Building 22, former Joiner's Shop, including chimney and rebuilt boiler house (building 16)
- WRENN ID
- tall-belfry-snow
- Grade
- II*
- Local Planning Authority
- Barnsley
- Country
- England
- Date first listed
- 4 December 1986
- Type
- Workshop, engine house
- Source
- Historic England listing
Description
Workshop with integral engine house, 1850s for Earl Fitzwilliam. Renovated 1990 as part of Elsecar Heritage Centre.
MATERIALS: well-dressed, coursed sandstone generally with deep horizontal tooling, inner-wall facing in brick. Welsh slate roofs.
PLAN: the northern bay was divided-off internally to form the engine house, now forming a stairwell, the boiler house and chimney being attached to the north. The upper floor is accessed via an external stair to the southern end. The ground floor also accessed at the southern end, but there are also wide-arched opposed entrances in the side walls.
EXTERIOR: the building is of two storeys, being hipped, three bays wide, eight bays long, the northern bay (engine house) being wider, abutting the south-western corner of the Fitting Shop.

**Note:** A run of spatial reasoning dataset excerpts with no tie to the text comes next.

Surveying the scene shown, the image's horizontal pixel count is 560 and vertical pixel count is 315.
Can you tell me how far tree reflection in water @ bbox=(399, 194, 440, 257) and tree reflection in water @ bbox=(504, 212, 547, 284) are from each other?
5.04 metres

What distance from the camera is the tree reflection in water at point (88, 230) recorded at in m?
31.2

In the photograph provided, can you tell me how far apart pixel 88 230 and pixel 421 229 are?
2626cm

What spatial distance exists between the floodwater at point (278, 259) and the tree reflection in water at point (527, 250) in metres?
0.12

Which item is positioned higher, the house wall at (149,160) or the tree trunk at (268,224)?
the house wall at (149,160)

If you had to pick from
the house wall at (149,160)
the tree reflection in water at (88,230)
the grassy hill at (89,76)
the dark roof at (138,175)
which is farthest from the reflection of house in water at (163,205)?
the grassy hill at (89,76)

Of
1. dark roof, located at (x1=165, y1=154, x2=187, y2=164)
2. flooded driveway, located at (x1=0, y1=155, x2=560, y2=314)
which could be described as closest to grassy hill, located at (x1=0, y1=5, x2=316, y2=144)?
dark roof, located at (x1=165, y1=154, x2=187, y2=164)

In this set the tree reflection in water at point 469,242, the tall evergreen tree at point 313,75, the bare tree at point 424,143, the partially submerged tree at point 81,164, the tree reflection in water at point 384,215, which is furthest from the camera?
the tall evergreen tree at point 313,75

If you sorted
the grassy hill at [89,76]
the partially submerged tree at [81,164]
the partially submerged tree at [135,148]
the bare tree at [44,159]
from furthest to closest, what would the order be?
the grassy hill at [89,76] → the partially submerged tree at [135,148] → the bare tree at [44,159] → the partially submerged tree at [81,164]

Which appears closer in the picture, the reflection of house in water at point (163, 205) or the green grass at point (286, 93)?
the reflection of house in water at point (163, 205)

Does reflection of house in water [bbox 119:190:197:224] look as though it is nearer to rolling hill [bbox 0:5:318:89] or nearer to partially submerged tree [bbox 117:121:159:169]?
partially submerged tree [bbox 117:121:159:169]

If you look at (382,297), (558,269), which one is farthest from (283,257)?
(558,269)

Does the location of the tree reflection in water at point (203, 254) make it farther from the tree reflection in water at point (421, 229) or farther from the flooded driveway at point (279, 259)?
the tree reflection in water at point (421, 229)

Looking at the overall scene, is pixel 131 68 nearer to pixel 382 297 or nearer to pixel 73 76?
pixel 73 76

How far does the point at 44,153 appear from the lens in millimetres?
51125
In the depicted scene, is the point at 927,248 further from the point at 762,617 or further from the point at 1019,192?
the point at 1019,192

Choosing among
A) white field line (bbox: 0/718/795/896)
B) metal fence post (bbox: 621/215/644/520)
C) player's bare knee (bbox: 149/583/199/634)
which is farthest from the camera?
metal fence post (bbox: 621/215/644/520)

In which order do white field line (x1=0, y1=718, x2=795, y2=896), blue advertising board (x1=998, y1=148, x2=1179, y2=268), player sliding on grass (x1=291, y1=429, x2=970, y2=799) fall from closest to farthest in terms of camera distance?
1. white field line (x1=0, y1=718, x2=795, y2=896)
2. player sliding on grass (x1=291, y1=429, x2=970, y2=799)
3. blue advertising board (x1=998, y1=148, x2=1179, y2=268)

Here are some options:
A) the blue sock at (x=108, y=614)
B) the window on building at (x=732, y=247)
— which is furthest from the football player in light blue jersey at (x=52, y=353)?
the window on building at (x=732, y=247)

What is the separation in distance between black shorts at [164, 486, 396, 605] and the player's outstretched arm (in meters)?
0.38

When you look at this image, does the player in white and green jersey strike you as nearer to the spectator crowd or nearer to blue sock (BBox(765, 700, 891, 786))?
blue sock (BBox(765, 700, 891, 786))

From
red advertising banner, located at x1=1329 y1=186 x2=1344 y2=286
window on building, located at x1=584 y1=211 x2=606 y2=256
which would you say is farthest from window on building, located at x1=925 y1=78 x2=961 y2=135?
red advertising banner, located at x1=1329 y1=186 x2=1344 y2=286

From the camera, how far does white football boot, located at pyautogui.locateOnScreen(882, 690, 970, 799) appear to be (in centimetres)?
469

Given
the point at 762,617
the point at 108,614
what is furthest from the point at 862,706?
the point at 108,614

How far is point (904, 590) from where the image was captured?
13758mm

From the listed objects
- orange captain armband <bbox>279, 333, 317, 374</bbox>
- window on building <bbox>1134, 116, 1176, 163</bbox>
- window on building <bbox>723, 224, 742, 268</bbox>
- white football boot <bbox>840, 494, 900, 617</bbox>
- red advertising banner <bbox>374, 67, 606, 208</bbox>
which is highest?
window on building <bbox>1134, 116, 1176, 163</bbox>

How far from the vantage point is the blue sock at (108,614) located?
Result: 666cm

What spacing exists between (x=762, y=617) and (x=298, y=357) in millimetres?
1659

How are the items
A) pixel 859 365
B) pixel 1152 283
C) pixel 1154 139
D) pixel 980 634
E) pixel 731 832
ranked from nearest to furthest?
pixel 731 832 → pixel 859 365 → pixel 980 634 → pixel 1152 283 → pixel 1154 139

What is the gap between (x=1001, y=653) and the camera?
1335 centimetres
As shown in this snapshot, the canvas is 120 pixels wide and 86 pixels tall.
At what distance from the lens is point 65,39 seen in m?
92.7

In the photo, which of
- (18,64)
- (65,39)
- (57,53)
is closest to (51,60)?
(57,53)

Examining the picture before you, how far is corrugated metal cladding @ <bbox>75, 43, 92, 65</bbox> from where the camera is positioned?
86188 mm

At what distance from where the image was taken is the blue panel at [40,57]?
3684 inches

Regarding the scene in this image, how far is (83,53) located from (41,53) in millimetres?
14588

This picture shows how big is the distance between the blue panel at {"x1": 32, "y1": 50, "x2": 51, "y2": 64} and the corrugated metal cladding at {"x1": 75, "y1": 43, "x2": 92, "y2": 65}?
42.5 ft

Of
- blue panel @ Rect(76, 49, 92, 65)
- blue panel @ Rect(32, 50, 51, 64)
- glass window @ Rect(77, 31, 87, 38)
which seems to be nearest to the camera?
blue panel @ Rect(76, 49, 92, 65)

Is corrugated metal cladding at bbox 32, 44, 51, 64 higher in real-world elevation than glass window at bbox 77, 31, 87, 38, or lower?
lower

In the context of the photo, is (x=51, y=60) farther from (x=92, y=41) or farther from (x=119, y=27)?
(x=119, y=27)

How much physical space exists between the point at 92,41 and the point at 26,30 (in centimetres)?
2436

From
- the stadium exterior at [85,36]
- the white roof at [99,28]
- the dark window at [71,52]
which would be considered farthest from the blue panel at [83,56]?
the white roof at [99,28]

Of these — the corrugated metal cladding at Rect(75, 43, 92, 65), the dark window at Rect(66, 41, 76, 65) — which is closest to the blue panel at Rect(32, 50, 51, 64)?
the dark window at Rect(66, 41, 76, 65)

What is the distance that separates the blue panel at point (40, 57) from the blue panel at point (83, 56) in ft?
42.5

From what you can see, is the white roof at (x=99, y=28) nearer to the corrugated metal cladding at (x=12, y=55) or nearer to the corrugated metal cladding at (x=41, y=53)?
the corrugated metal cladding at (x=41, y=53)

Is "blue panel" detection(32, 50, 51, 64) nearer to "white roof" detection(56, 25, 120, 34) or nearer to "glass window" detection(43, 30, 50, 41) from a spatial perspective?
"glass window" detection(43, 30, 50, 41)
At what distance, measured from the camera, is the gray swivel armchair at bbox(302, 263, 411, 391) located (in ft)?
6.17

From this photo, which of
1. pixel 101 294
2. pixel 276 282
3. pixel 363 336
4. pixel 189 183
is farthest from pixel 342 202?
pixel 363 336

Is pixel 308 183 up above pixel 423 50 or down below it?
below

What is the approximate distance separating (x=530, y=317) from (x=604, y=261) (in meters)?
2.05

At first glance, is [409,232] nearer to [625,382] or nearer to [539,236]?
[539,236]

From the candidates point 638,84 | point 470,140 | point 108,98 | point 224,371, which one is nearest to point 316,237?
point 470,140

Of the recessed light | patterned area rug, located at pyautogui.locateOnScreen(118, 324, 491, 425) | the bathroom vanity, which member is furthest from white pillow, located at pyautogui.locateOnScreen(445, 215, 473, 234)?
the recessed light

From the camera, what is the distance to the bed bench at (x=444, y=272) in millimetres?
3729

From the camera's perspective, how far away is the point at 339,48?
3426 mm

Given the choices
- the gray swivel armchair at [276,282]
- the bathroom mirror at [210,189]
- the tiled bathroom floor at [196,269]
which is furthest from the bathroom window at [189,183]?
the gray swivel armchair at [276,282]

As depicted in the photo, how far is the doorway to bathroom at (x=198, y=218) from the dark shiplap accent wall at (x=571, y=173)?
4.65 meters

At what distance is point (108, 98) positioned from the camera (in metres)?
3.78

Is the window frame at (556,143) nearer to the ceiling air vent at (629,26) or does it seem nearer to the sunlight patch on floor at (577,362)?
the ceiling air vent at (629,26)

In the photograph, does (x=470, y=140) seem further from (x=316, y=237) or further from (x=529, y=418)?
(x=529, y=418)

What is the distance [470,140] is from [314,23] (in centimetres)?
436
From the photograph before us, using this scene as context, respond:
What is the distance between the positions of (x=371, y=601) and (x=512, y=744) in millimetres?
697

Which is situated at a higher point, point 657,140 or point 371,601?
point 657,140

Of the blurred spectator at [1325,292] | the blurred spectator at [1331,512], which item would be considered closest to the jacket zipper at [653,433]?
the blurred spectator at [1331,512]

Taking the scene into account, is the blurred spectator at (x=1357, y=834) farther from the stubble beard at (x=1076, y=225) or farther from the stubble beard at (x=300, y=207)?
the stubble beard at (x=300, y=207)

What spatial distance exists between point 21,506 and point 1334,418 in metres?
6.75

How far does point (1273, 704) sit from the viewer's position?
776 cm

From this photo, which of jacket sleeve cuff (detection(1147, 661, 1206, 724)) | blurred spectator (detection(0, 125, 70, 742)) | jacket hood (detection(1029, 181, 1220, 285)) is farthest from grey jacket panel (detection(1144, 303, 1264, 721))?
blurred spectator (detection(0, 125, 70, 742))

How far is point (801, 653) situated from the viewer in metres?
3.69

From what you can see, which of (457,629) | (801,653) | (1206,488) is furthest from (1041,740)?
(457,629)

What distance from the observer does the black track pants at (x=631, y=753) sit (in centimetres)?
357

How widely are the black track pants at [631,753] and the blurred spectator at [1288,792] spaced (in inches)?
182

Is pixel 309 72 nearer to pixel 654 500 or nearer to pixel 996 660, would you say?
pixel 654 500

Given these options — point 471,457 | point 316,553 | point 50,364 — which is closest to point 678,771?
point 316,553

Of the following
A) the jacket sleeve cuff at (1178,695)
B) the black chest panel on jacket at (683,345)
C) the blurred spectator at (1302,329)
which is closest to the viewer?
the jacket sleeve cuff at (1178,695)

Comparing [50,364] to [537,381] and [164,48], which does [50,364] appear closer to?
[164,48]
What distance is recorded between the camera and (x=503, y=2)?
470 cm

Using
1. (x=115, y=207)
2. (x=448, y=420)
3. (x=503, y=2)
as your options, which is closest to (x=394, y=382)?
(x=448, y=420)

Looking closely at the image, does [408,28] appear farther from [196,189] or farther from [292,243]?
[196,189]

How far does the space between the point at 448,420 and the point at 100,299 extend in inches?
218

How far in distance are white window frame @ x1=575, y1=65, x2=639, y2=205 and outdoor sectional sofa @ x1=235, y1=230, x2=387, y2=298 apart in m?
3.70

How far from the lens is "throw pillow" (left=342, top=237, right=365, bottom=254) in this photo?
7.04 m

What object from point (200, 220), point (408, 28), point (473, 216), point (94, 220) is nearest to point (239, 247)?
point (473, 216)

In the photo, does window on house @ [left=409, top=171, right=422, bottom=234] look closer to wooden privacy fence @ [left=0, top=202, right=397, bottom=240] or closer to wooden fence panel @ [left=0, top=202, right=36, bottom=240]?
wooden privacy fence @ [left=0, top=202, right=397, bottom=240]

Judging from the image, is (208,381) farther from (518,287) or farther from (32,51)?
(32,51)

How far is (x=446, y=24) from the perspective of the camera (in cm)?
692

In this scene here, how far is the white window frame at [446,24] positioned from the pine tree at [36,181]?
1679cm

There are string courses at first-floor and eaves height. Windows are regularly spaced and have slab lintels and projecting sills, most having diamond lattice iron window frames. The arched entrances to the ground floor are basket-arched with voussoirs, the keystone being iron plated, the arches occupy the central three bays of the workshop section of the building. The eastern elevation has a round arched window to the first-floor of the engine house bay, reduced from a doorway. Below is an inserted doorway. Near central to the eastern elevation is an inserted first-floor taking-in door complete with a winch. The southern end elevation has a cantilevered stone staircase leading up to the central first-floor doorway which has a round-arched fanlight. The openings to the ground floor on the eastern side are blocked internally.
INTERIOR: the ground floor retains cast and wrought iron fittings attached to the ceiling beams. Exposed on the upper floor, within the partition wall that divides off the northernmost bay (the former engine house) is a low-set, arched opening that is now blocked (most likely formerly used for a belt or rope drive connected to the engine). Set higher in the same wall to the west is a lever mechanism which may have allowed part of the power-train to be disconnected from the engine. A number of timber hooks are fixed to the exposed queen post roof structure.
SUBSIDIARY ITEMS: the boiler chimney abuts the northern wall of the building, also abutting the nave wall of the adjacent Fitting Shop. This is stone-built and has a tall square base rising to a cornice that is just below the eaves line of the Joiners’ Shop. It then rises as a gently tapering octagonal shaft to a bold, corniced cap. Wrapping around the base of the chimney, in-filling the space between the Joiners’ Shop and the aisle to the Fitting Shop is a single-storey, gabled building that is a toilet block built around 1990 approximating the form of the original boiler house.